▸ STATED PROBLEM: Only those lines running from the line that contains "In this visible" through the end of the material are to be written out, each exactly as shown.

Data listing

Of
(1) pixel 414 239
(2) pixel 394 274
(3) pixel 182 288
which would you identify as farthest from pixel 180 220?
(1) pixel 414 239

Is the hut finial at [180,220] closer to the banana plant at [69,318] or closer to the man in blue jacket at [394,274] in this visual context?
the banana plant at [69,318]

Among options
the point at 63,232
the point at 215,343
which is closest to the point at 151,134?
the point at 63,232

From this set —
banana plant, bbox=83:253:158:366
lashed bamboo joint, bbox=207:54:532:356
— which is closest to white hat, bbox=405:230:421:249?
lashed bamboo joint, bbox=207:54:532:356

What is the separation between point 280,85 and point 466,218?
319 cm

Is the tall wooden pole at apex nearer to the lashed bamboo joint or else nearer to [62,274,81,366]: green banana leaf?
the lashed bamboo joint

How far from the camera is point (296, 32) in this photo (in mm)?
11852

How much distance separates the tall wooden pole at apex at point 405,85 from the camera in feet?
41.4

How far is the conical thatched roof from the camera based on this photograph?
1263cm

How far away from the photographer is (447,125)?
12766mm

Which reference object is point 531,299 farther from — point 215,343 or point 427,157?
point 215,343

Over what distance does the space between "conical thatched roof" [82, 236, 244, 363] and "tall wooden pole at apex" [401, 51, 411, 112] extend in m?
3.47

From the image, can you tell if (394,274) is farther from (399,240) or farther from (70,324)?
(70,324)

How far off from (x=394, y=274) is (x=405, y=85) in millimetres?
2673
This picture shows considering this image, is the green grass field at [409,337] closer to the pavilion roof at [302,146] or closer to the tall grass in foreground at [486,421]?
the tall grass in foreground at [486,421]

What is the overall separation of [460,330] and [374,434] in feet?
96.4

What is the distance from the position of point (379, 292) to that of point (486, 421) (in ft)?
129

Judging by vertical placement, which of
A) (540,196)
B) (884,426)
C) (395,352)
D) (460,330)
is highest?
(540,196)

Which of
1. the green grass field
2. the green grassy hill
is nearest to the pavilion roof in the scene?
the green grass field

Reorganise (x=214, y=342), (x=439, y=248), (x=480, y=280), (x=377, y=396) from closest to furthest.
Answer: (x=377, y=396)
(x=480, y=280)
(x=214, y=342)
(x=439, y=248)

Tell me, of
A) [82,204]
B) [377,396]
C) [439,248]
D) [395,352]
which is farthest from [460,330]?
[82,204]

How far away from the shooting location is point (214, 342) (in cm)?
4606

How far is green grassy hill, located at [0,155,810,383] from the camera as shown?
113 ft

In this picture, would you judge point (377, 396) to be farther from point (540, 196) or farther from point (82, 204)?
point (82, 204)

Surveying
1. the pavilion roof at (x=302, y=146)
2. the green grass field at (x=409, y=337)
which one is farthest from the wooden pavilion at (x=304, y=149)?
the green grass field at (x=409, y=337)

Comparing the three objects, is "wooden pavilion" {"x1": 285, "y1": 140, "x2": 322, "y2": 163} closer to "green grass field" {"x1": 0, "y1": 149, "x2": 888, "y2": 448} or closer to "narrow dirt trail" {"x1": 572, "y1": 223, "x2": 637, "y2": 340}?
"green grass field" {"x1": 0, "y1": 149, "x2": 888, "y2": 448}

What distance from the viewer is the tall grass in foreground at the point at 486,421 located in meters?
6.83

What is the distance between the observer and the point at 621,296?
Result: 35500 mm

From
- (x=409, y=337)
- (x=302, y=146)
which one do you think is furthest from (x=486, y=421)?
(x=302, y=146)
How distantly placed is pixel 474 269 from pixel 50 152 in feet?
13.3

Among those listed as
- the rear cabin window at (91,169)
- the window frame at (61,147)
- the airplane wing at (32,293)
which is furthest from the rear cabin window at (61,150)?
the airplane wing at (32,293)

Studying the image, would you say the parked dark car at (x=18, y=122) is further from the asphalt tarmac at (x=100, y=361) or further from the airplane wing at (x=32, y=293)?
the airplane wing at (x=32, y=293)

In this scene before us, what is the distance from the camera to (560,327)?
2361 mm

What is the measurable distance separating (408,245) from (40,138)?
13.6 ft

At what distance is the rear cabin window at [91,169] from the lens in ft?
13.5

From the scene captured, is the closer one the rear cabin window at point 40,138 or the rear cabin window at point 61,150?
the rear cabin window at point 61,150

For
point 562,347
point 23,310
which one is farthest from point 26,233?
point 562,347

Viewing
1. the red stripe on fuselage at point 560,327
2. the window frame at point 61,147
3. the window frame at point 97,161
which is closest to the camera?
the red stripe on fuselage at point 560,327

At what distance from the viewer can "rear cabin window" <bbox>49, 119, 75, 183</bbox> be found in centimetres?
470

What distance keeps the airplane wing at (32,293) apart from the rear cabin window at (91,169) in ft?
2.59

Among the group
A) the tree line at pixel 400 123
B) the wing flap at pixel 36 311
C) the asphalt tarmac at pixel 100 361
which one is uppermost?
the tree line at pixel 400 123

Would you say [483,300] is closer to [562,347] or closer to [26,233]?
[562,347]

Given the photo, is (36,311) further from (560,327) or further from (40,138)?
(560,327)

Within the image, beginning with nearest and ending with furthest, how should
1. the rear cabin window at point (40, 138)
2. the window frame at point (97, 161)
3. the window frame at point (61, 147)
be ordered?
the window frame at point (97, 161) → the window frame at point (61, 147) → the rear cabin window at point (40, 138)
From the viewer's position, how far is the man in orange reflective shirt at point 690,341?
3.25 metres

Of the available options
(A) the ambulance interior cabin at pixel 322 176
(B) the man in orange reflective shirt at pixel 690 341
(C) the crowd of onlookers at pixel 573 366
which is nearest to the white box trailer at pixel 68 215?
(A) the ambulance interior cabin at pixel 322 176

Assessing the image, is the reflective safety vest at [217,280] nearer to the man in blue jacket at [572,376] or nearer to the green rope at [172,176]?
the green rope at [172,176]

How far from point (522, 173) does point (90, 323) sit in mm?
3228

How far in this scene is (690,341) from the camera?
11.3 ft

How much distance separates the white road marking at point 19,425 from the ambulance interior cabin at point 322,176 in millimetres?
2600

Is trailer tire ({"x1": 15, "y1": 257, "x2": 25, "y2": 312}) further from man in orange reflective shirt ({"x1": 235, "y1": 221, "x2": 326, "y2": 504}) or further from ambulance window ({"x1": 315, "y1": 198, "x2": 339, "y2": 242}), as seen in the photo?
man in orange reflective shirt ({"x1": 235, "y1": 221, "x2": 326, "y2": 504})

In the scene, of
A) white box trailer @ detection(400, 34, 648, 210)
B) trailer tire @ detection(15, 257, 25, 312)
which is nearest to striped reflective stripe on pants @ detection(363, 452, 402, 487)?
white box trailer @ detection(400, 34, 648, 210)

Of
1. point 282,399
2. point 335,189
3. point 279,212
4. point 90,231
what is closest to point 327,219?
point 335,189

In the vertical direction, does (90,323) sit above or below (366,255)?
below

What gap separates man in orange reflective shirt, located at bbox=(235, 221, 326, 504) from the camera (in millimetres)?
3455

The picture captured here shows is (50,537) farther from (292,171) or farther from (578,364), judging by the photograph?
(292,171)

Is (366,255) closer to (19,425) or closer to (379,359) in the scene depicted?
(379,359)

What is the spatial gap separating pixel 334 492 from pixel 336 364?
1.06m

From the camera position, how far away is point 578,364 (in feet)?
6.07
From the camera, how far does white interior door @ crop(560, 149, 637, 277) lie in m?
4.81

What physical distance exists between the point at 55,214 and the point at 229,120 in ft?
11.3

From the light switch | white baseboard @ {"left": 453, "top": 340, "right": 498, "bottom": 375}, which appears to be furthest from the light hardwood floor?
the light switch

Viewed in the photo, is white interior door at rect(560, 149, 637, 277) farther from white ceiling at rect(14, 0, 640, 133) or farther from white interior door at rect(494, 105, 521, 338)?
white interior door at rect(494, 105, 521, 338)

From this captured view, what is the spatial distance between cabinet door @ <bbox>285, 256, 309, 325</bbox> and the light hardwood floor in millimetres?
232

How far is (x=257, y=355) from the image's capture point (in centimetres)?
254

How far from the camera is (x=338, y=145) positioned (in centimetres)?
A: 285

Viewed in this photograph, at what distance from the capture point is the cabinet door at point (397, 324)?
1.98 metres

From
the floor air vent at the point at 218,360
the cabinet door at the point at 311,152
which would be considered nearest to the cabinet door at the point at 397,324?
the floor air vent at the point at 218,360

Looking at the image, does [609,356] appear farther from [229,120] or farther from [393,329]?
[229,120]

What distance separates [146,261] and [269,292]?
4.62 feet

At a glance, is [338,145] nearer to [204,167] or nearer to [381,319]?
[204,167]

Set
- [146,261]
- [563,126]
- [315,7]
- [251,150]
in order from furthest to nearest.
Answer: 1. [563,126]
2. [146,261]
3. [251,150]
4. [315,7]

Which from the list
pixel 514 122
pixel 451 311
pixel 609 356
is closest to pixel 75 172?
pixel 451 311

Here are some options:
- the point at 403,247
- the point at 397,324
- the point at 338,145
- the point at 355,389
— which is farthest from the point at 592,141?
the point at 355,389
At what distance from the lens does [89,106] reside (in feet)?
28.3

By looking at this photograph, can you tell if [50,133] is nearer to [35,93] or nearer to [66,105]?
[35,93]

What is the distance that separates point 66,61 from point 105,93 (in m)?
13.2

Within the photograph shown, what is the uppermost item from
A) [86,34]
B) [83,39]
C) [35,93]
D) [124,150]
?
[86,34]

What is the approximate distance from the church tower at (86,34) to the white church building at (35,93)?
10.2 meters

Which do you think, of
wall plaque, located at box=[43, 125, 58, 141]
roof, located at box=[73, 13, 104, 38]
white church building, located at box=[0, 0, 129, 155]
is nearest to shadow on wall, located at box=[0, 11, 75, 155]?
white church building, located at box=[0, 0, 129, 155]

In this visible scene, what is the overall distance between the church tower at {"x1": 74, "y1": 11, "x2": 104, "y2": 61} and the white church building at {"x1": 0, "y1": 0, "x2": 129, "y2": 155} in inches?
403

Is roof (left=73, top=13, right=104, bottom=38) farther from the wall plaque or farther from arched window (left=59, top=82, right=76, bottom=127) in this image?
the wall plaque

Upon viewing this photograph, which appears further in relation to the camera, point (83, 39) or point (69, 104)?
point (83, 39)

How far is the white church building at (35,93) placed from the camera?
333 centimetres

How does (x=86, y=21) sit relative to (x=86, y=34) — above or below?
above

▸ ANSWER TO THE TASK:
In this visible scene, what is the overall distance between the church tower at {"x1": 74, "y1": 11, "x2": 104, "y2": 61} and the white church building at {"x1": 0, "y1": 0, "x2": 129, "y2": 155} in inches?
403

Is roof (left=73, top=13, right=104, bottom=38) farther from the wall plaque or farther from arched window (left=59, top=82, right=76, bottom=127) in this image?
the wall plaque

Upon viewing this photograph, which appears further in relation to the camera, point (83, 39) or point (69, 104)?
point (83, 39)

How far is the white church building at (35,93) placed from the camera?
333 centimetres

How does (x=86, y=21) sit relative to (x=86, y=34) — above or below?
above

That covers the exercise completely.